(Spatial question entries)
┄┄┄┄┄┄┄┄┄┄
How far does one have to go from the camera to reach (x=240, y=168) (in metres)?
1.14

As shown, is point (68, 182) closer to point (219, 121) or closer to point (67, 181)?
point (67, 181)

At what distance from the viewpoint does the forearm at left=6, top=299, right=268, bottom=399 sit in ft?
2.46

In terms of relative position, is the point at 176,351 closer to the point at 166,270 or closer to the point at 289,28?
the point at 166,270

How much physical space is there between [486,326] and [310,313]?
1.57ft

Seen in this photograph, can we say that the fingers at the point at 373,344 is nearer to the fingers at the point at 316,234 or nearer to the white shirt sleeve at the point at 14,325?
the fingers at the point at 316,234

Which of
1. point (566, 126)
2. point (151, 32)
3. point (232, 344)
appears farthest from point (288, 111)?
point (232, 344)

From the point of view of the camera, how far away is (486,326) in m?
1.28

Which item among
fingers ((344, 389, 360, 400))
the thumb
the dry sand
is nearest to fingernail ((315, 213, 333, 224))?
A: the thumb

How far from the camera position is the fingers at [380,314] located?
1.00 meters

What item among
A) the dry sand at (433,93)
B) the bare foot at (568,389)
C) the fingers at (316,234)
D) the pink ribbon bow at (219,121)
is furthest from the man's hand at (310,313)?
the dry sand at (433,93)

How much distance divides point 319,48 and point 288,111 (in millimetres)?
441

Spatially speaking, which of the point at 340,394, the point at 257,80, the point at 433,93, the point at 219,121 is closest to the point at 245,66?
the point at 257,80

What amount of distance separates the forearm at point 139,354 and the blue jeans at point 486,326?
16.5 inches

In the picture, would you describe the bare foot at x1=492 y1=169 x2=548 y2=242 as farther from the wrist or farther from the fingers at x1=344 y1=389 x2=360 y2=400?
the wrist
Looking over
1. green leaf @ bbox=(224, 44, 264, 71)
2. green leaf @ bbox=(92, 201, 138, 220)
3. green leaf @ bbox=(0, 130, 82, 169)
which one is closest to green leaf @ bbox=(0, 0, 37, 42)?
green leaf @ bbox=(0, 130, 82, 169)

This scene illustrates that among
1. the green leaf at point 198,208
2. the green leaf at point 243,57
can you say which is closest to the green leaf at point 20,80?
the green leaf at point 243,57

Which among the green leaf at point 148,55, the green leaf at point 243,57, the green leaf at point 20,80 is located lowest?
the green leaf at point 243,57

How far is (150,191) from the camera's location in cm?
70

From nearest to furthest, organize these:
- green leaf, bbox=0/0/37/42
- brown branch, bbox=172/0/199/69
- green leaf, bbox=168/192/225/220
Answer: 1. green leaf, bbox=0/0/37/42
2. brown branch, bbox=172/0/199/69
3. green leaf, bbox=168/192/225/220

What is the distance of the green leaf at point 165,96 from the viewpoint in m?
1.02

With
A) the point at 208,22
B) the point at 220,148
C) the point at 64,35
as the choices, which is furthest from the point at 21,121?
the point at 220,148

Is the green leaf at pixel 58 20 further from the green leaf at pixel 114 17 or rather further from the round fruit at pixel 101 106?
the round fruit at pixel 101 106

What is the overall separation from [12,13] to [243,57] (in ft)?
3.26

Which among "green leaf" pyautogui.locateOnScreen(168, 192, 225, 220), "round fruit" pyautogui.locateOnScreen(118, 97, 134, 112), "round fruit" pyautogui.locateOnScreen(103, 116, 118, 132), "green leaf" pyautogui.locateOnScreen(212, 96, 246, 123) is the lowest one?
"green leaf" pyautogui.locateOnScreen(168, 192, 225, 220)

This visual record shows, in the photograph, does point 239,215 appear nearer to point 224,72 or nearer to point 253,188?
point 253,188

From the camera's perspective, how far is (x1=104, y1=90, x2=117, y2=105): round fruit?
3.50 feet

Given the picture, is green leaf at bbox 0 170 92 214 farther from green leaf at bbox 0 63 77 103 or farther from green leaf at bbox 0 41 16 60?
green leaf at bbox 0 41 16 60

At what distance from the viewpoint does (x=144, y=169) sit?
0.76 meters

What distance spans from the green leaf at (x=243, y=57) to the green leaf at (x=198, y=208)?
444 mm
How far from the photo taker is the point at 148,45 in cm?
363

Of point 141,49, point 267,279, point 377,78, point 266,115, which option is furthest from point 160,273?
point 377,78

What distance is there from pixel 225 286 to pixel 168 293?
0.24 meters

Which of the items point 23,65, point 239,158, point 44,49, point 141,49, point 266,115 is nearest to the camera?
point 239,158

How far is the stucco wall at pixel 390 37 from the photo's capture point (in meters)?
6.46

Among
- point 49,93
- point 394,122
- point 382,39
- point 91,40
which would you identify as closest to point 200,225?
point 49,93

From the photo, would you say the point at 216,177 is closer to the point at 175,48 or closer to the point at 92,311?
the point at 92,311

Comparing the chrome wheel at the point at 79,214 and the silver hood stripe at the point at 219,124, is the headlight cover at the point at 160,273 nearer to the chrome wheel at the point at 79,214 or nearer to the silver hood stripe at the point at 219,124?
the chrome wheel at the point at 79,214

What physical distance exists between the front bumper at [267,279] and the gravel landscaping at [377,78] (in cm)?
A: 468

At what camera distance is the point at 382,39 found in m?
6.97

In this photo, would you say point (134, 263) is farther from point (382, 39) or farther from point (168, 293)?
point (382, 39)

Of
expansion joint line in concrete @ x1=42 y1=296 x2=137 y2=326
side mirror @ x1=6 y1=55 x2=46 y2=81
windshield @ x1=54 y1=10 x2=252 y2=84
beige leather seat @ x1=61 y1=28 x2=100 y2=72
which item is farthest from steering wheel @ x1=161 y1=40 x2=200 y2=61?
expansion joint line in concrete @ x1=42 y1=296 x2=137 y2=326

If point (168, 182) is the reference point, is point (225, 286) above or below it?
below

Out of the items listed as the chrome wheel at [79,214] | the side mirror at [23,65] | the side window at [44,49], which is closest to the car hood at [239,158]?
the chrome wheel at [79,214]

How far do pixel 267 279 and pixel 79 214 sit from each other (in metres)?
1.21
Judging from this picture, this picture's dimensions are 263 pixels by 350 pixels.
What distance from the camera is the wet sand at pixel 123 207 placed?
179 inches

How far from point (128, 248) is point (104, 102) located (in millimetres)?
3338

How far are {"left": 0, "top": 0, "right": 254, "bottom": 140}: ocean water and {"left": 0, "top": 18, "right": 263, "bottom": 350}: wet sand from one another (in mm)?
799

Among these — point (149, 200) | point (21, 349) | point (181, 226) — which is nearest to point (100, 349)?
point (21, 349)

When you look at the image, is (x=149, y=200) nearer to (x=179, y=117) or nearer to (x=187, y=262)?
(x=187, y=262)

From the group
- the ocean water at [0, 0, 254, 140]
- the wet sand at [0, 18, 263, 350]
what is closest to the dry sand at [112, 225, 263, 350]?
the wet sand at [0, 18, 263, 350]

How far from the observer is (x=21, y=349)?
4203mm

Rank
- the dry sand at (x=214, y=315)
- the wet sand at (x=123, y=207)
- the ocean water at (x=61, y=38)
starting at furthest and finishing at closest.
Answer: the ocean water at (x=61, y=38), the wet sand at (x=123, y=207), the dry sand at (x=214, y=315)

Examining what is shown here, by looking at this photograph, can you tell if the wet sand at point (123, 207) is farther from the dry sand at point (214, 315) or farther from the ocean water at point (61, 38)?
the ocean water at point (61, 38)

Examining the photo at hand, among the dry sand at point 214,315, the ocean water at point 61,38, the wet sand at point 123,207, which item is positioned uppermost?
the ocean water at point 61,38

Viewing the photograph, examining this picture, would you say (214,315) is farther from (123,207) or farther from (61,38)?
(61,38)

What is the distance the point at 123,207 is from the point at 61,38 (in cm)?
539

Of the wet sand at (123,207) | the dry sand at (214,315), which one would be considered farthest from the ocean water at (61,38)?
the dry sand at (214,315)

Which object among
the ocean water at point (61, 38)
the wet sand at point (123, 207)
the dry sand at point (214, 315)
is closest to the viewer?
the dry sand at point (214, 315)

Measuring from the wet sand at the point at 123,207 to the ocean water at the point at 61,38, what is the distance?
┄┄┄┄┄┄┄┄┄┄
* [Request]: Could you give again exactly the lines from the line containing "How far from point" through the final line of the data above, and no others?

* [Task solution]:
How far from point (128, 248) is point (104, 102) located (in millimetres)?
3338

How far are {"left": 0, "top": 0, "right": 254, "bottom": 140}: ocean water and {"left": 0, "top": 18, "right": 263, "bottom": 350}: wet sand from one another (in mm)?
799

Among these — point (149, 200) | point (21, 349) | point (181, 226) — which is nearest to point (100, 349)?
point (21, 349)

When you look at the image, is (x=149, y=200) nearer to (x=179, y=117) or nearer to (x=187, y=262)?
(x=187, y=262)

From the group
- the ocean water at [0, 0, 254, 140]
- the wet sand at [0, 18, 263, 350]
what is closest to the dry sand at [112, 225, 263, 350]?
the wet sand at [0, 18, 263, 350]

How far from the observer is (x=21, y=349)?
4203mm

Rank
- the dry sand at (x=214, y=315)
- the wet sand at (x=123, y=207)
- the ocean water at (x=61, y=38)
starting at furthest and finishing at closest.
Answer: the ocean water at (x=61, y=38), the wet sand at (x=123, y=207), the dry sand at (x=214, y=315)

Examining what is shown here, by looking at this photograph, can you tell if the wet sand at point (123, 207) is farther from the dry sand at point (214, 315) or farther from the ocean water at point (61, 38)?
the ocean water at point (61, 38)

Examining the photo at hand, among the dry sand at point 214,315, the ocean water at point 61,38, the wet sand at point 123,207, which item is positioned uppermost?
the ocean water at point 61,38

Viewing the photograph, examining this picture, would you say (214,315) is farther from (123,207) or farther from (61,38)?
(61,38)

What is the distance the point at 123,207 is from the point at 61,38 (in cm)?
539

Of the wet sand at (123,207) | the dry sand at (214,315), which one would be considered farthest from the ocean water at (61,38)?
the dry sand at (214,315)

Which object among
the ocean water at point (61, 38)
the wet sand at point (123, 207)
the dry sand at point (214, 315)
is closest to the viewer?
the dry sand at point (214, 315)

Measuring from the wet sand at the point at 123,207 to the ocean water at the point at 61,38, what is the distance?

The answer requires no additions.